Anyway, there's something evil in the mirrors. The explanations are ridiculous, the dialogue is just awful, and even Kiefer is in over his head. Some of the effects are great, but the gore is often too CG-based and the final confrontation is just stupid. The only part of the film that actually feels like an Aja movie is the opening pre-credits sequence, which uses the cinemascope frame and incidental reflections in a way which remains stylistically of a piece with his amazing work on Haute and Hills. The rest feels like something some studio execs stepped on (20th Century Fox, I call you out), and the main musical theme seems to be ripping off the same bolero that The Doors' "Spanish Caravan," Jam & Spoon featuring Plavka Lonich's "Right in the Night," Fantastic Planet's "Carry on Columbus," and the main theme to Don Coscarelli's Phantasm films all rip off.

The film is thirty minutes too long by far, and surprisingly boring, especially for an R-rated horror film.

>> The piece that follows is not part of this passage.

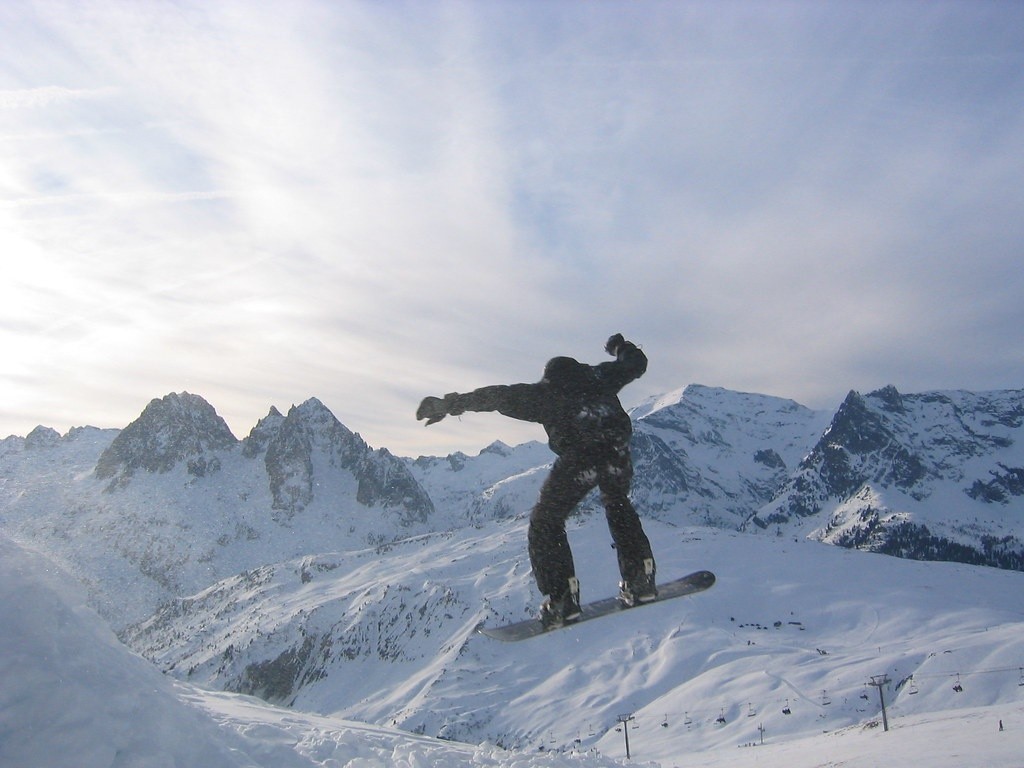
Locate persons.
[415,333,660,625]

What really strikes me as odd is that for a film that rips off so much of Poltergeist III, it doesn't angle for any of the really creepy mirror stuff in that film.

I will give full credit for the remarkable set work that Romania's artisans helped craft- in particular, the edifice of the Mayflower department store is a marvel. But that doesn't make up for just under two hours of shock stabs and creepy light phenomena. There's some good moments and two really gory deaths. That's about it. I still have hope for Piranha 3-D, though.